Inside the recommendation systems we find different approaches, however, the one that obtains the best results and is the most popular is the collaborative filtering. The objective of this work is to create a recommendation system based on collaborative filtering, adapted to a Big Data environment and using a cloud provider such as AWS. This objective arises from the current need of companies to have a robust infrastructure to process large amounts of information for their recommender systems.
The exponential growth of information means that today's recommender systems have to process millions of pieces of data. To perform this processing, high performance computing is needed to process the data and send it to the recommender system to provide results. The problem arises from the need to have a high computational power to process all this information. Currently, many recommender systems work with an infrastructure based on a non-distributed process.

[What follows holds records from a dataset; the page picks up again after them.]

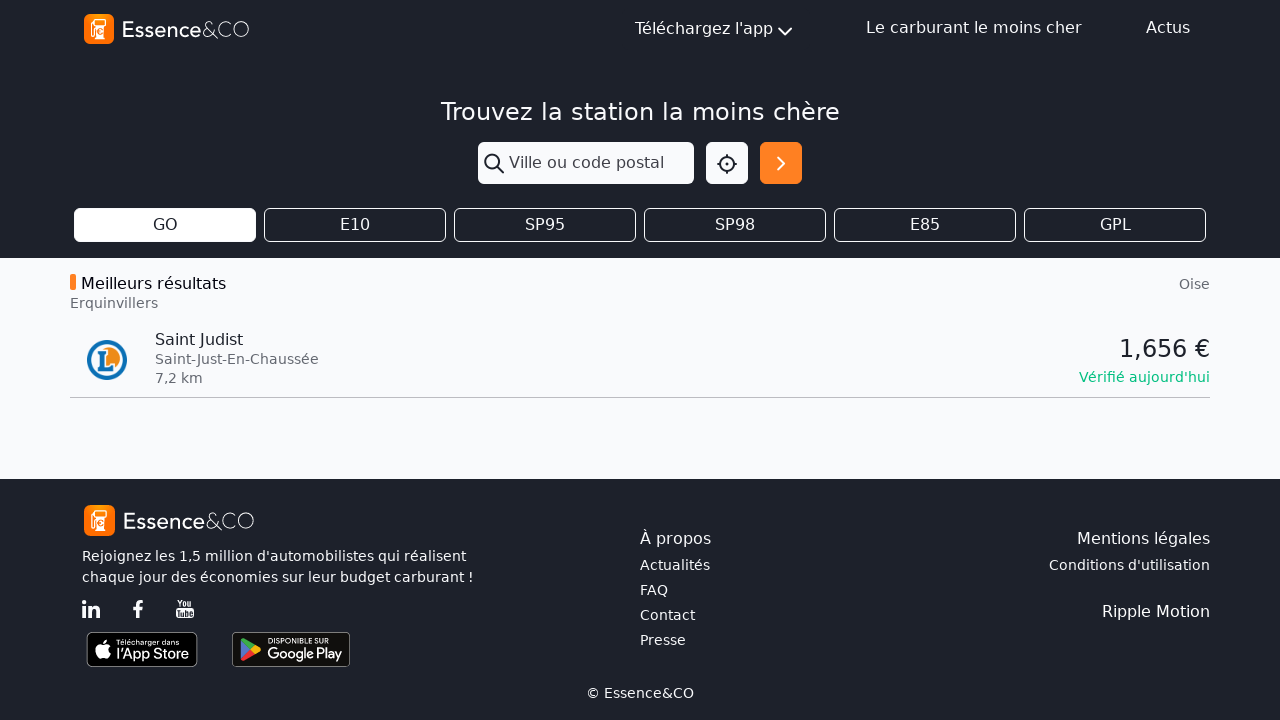

--- FILE ---
content_type: text/html; charset=utf-8
request_url: https://www.google.com/recaptcha/api2/aframe
body_size: 247
content:
<!DOCTYPE HTML><html><head><meta http-equiv="content-type" content="text/html; charset=UTF-8"></head><body><script nonce="l1oiKZ1s8-rKb8oGCzPY8g">/** Anti-fraud and anti-abuse applications only. See google.com/recaptcha */ try{var clients={'sodar':'https://pagead2.googlesyndication.com/pagead/sodar?'};window.addEventListener("message",function(a){try{if(a.source===window.parent){var b=JSON.parse(a.data);var c=clients[b['id']];if(c){var d=document.createElement('img');d.src=c+b['params']+'&rc='+(localStorage.getItem("rc::a")?sessionStorage.getItem("rc::b"):"");window.document.body.appendChild(d);sessionStorage.setItem("rc::e",parseInt(sessionStorage.getItem("rc::e")||0)+1);localStorage.setItem("rc::h",'1763028787045');}}}catch(b){}});window.parent.postMessage("_grecaptcha_ready", "*");}catch(b){}</script></body></html>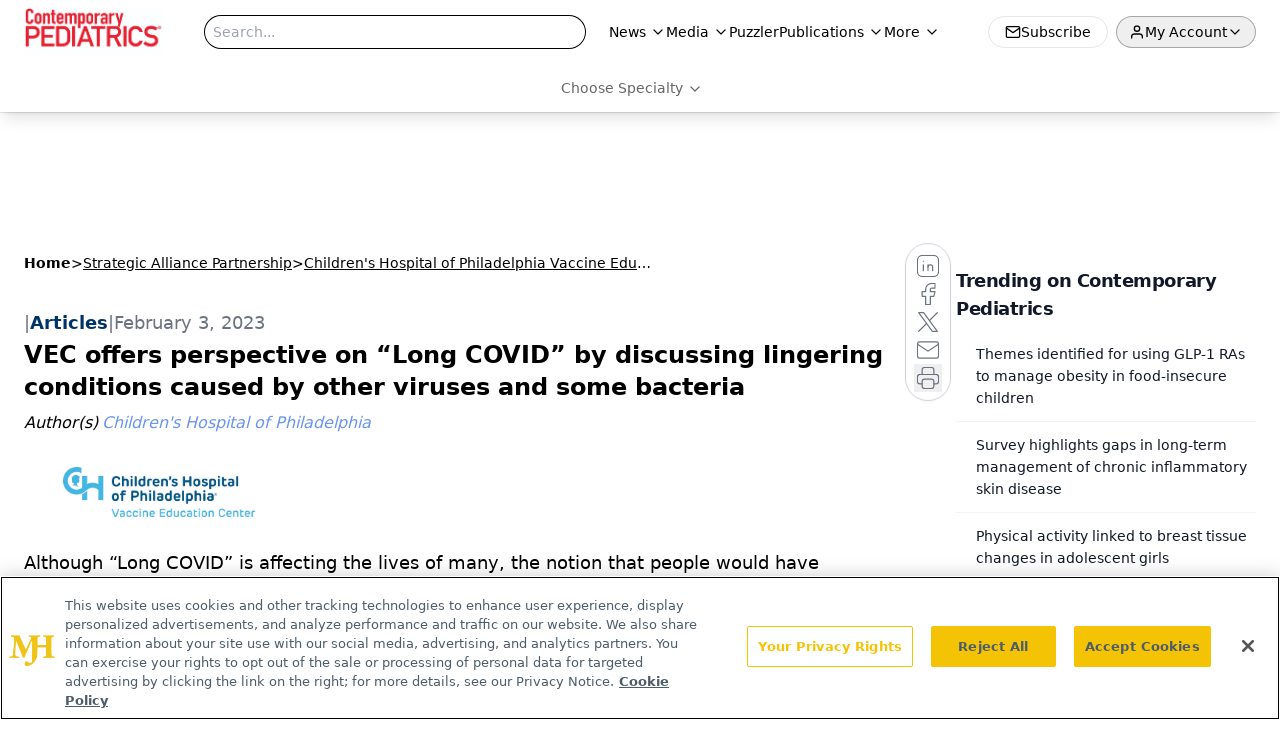

--- FILE ---
content_type: text/html; charset=utf-8
request_url: https://www.google.com/recaptcha/api2/aframe
body_size: 183
content:
<!DOCTYPE HTML><html><head><meta http-equiv="content-type" content="text/html; charset=UTF-8"></head><body><script nonce="YT9wFl08Mq43RboOrZe72w">/** Anti-fraud and anti-abuse applications only. See google.com/recaptcha */ try{var clients={'sodar':'https://pagead2.googlesyndication.com/pagead/sodar?'};window.addEventListener("message",function(a){try{if(a.source===window.parent){var b=JSON.parse(a.data);var c=clients[b['id']];if(c){var d=document.createElement('img');d.src=c+b['params']+'&rc='+(localStorage.getItem("rc::a")?sessionStorage.getItem("rc::b"):"");window.document.body.appendChild(d);sessionStorage.setItem("rc::e",parseInt(sessionStorage.getItem("rc::e")||0)+1);localStorage.setItem("rc::h",'1769121301134');}}}catch(b){}});window.parent.postMessage("_grecaptcha_ready", "*");}catch(b){}</script></body></html>

--- FILE ---
content_type: text/plain; charset=utf-8
request_url: https://fp.contemporarypediatrics.com/J5hY/ZxXr/y0?q=vnFC4dZv8NpwPrIAgVP2
body_size: -57
content:
ZDq5tMViZz40baBoBX6RMt1hQpRSZ3ira9hB6JmmrhGfalgcvcf6KhF9BWYAHLnWTqUefBy+ygyjoJcMXyhgBwCmXcc+sQ==

--- FILE ---
content_type: application/javascript
request_url: https://api.lightboxcdn.com/z9gd/43382/www.contemporarypediatrics.com/jsonp/z?cb=1769121286282&dre=l&callback=jQuery112402449600979141333_1769121286227&_=1769121286228
body_size: 1007
content:
jQuery112402449600979141333_1769121286227({"success":true,"dre":"l","response":"[base64].[base64]"});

The problem with these non-distributed recommender systems is that they do not make full use of all the resources of the equipment they have. In addition to this, being a non-distributed system, the information processing and recommendation time is quite high because everything is processed through a single task. This problem generates both time and money costs for companies that need to process millions of data.
One solution is to use a Big Data environment, in this case Apache Spark. In this case Apache Spark is a Big Data environment that allows processing a large amount of information in a distributed way, taking advantage of all the resources of the server.
Apache Spark needs several considerable computational resources such as memory, cpu, disk ... etc. One solution could be to buy a local server (on promise) that has the required features to run Apache Spark, taking into account the needs you have. However, this solution requires additional costs such as maintenance, support, security ... among others, which generates that this proposal is not so accepted.